Closed lmguzman closed 8 years ago
Hmmm - I see gapminder has been bumped to 0.2.0, but does that mean the 0.1.0 link dies? Weird. Anyway, no reason not to update to 0.2.0 for now, but maybe look into a more stable solution - suggestions welcome.
How about
R -e "install.packages('gapminder', repos = 'http://cran.us.r-project.org')"
?
Yeah, that works!
I am not sure what the best solution for installing R packages with a dockerfile is.
Essentially if you use:
RUN wget https://cran.r-project.org/src/contrib/gapminder_0.2.0.tar.gz
RUN R CMD INSTALL gapminder_0.2.0.tar.gz
you can specify versions, but you are HOOPED if the package has dependencies! They will not be installed with this method. If you use the other method shown above:
R -e "install.packages('gapminder', repos = 'http://cran.us.r-project.org')"
you cannot pick the version, it will just automatically grab the most recent version. This really goes against my philosophy for using Docker... But if there is not a better solution, I suggest we go with the R -e "install.packages('gapminder', repos = 'http://cran.us.r-project.org')"
option as at least dependencies are installed that way. @cboettig do you know a better solution?
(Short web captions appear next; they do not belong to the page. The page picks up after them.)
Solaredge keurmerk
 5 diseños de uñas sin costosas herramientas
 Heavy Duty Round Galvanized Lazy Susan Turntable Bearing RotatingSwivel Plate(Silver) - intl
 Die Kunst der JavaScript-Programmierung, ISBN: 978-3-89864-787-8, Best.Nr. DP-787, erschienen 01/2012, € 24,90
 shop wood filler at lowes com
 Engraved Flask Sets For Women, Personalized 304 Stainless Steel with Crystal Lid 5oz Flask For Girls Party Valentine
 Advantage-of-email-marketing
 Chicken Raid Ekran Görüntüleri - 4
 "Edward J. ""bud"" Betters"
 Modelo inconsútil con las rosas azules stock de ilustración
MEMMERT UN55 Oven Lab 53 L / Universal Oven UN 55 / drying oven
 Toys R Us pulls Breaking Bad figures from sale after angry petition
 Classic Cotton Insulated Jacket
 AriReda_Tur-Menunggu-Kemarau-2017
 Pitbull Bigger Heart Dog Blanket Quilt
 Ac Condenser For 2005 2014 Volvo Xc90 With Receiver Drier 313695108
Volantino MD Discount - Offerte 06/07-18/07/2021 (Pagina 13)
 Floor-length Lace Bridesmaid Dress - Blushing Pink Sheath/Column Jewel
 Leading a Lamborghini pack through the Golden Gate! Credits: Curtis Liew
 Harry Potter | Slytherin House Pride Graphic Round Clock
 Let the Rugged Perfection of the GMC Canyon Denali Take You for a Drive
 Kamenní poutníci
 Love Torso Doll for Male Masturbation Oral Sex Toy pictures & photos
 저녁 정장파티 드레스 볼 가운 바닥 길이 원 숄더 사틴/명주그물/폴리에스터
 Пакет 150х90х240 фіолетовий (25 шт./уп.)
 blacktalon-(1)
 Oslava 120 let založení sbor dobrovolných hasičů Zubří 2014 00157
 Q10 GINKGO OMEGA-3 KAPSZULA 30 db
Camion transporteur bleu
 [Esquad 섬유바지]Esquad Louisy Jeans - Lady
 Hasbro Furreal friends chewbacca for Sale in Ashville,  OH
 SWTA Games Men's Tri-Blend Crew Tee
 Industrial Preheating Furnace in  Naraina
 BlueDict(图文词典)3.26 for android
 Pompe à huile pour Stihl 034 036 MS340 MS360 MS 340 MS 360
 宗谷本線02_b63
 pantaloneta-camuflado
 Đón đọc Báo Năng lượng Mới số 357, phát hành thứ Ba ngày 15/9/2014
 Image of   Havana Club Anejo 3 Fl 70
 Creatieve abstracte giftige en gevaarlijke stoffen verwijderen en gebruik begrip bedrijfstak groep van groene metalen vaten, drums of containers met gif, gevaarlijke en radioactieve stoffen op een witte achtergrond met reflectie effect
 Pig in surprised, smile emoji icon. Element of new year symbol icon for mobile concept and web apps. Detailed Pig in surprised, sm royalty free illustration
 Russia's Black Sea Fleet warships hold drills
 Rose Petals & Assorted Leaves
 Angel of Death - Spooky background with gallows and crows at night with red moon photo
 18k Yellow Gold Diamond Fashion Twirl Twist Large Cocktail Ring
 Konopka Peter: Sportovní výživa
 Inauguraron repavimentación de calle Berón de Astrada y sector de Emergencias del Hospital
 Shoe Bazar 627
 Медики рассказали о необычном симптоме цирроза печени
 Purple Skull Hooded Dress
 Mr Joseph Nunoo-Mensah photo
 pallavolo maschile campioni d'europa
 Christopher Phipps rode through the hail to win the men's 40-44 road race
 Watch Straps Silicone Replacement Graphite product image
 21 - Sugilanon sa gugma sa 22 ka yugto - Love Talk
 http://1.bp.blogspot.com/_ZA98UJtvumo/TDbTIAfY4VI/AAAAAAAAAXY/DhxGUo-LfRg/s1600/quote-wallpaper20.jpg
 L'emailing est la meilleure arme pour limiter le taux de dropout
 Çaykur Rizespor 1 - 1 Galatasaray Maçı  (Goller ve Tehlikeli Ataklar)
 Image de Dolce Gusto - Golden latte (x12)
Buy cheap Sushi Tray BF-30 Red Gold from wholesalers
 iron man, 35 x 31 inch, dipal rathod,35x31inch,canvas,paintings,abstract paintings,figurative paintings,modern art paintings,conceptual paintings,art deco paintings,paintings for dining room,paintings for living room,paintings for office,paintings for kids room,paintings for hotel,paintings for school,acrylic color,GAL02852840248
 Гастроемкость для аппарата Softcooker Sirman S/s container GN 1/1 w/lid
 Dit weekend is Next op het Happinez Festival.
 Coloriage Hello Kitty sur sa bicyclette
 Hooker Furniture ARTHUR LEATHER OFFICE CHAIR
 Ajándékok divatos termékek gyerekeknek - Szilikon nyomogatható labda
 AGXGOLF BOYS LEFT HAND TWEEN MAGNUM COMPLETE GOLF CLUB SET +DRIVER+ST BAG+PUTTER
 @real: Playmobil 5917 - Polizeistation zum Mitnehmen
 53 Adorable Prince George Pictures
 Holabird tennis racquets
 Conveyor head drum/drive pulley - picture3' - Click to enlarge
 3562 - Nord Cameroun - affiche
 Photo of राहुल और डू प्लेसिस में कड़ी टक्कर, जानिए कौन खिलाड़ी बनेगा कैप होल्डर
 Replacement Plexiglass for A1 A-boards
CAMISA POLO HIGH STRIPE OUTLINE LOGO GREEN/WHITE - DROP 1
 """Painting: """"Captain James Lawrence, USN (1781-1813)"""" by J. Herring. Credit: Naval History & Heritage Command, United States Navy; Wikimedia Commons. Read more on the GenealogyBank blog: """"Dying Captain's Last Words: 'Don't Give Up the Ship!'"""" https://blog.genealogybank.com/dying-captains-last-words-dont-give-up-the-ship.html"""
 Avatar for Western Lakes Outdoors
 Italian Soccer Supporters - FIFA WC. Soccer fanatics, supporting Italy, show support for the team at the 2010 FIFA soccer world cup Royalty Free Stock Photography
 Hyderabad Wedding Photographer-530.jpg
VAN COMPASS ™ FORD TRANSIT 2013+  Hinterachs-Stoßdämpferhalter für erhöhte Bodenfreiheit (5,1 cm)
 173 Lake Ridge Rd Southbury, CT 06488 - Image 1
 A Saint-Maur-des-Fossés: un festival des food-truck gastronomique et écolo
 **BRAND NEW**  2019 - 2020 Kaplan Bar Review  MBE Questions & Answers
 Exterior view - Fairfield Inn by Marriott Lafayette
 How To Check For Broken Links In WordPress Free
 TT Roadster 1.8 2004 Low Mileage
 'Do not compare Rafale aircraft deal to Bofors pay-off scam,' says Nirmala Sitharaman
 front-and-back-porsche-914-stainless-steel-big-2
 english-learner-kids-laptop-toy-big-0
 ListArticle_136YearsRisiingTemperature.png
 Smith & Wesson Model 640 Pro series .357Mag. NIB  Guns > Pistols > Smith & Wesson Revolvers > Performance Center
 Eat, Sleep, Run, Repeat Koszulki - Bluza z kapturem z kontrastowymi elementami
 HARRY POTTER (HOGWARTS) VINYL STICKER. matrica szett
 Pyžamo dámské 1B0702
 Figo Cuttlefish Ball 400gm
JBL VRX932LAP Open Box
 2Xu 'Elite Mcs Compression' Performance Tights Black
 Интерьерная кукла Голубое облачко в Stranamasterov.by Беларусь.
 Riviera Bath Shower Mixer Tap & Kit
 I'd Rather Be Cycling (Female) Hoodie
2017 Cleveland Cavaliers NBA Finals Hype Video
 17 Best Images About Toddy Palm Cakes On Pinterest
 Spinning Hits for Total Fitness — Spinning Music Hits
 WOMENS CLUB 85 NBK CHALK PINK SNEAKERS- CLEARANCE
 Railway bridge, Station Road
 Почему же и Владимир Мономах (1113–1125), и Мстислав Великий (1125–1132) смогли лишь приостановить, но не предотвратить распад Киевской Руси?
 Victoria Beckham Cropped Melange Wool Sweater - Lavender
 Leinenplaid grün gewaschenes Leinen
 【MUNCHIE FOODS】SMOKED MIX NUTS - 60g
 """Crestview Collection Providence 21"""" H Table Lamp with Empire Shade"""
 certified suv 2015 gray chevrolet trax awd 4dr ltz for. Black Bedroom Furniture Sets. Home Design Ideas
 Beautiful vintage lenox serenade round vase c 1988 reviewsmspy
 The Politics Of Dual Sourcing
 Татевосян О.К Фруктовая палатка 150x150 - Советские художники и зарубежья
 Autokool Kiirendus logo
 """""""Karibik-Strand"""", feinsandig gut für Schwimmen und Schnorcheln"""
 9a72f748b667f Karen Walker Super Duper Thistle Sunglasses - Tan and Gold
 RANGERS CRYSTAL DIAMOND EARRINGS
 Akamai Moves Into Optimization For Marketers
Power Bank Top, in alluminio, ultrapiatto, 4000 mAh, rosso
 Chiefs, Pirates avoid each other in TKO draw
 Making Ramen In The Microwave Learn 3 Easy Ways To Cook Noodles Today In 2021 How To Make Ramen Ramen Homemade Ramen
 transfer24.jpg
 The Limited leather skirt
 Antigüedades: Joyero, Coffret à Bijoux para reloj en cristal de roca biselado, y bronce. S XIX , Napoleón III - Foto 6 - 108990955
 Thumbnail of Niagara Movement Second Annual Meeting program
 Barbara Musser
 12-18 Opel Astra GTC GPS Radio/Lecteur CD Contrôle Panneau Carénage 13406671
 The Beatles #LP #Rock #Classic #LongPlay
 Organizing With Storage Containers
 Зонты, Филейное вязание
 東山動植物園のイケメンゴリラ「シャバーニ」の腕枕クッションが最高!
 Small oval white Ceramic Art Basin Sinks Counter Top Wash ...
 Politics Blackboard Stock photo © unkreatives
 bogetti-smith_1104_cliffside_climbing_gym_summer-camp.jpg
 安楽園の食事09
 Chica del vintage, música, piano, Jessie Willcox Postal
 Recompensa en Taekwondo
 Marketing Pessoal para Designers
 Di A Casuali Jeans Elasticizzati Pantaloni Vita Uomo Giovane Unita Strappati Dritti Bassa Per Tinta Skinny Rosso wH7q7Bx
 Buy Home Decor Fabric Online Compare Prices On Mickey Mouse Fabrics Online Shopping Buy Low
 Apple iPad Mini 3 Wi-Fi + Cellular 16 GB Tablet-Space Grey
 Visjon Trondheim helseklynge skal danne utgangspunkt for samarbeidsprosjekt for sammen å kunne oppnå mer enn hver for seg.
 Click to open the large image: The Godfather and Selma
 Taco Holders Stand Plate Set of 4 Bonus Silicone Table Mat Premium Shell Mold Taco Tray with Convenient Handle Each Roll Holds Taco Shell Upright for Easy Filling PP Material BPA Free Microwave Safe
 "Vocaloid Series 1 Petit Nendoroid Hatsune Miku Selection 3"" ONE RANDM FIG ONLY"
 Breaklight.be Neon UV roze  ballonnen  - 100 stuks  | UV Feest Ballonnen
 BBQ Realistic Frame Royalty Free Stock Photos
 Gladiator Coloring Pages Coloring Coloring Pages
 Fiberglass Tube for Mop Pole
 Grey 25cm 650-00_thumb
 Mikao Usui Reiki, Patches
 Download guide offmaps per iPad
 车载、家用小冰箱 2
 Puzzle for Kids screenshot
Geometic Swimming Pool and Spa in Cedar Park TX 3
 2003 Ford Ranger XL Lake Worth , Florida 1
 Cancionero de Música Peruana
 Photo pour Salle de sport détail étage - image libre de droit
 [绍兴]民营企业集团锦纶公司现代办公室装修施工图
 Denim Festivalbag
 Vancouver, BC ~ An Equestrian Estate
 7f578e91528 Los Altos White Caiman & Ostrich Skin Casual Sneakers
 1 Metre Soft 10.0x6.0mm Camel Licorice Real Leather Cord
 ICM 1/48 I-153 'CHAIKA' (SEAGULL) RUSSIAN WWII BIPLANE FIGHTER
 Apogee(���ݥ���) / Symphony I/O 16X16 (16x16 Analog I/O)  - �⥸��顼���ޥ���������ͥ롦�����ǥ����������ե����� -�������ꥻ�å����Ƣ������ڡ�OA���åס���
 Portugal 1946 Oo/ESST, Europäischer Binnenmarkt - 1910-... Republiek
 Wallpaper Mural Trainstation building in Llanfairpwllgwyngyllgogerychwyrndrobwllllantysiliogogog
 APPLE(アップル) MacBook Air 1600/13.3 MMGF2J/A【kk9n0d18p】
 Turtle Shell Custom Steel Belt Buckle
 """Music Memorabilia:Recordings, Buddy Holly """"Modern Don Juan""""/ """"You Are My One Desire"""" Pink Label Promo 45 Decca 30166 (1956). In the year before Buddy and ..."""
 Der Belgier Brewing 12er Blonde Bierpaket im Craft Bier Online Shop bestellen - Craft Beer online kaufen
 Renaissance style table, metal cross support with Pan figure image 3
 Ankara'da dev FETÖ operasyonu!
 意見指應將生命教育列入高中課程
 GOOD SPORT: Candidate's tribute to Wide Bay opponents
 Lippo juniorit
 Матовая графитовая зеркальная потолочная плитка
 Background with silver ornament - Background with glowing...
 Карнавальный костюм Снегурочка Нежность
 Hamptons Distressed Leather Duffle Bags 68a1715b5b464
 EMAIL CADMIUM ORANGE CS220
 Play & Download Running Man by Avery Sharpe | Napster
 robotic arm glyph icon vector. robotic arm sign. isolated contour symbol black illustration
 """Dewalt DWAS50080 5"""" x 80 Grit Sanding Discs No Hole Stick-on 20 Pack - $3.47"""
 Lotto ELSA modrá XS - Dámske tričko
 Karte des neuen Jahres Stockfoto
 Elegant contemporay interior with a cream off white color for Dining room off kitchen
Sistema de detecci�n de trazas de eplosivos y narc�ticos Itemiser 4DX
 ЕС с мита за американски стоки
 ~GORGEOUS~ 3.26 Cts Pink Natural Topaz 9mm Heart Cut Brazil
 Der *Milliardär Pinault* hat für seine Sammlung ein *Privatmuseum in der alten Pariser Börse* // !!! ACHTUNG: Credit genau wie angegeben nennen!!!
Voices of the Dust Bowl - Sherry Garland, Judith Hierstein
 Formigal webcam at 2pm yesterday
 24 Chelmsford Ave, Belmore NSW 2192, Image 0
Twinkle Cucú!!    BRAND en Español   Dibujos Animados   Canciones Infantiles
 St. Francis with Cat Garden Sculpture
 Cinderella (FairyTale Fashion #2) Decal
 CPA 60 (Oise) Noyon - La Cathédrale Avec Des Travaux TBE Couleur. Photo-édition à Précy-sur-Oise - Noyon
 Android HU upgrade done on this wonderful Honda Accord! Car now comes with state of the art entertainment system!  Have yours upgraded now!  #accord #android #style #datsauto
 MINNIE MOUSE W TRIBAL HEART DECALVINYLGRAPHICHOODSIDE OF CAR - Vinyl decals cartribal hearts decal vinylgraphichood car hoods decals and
You can install from the mran snapshots of cran instead, eg: set repo to "https://mran.revolutionanalytics.com/snapshot/2015-10-07" to install from that date.
Also take a look at the 'checkpoint' and 'packrat' packages to lock versions of your library in a more fine-grained way (rather than pinning to a particular date), more like gemfile.lock in Ruby.
'packrat' is already installed on the hadleyverse image, so this would be a good option. I also like the snapshot solution. Don't know wich is easier / more valuable for students.
As I just got pulled in here:
RUN wget https://cran.r-project.org/src/contrib/gapminder_0.2.0.tar.gz
RUN R CMD INSTALL gapminder_0.2.0.tar.gz
That is wrong on two or more counts: a) you want to combine RUN
statements and b) we have install.r
to actually fetch a package by name (and current version) from CRAN (see below) and c) you generally do NOT want to hardwire a version number as R resolves that for you.
Quick demo:
$ install.r gapminder
trying URL 'https://cran.rstudio.com/src/contrib/gapminder_0.2.0.tar.gz'
Content type 'application/x-gzip' length 243216 bytes (237 KB)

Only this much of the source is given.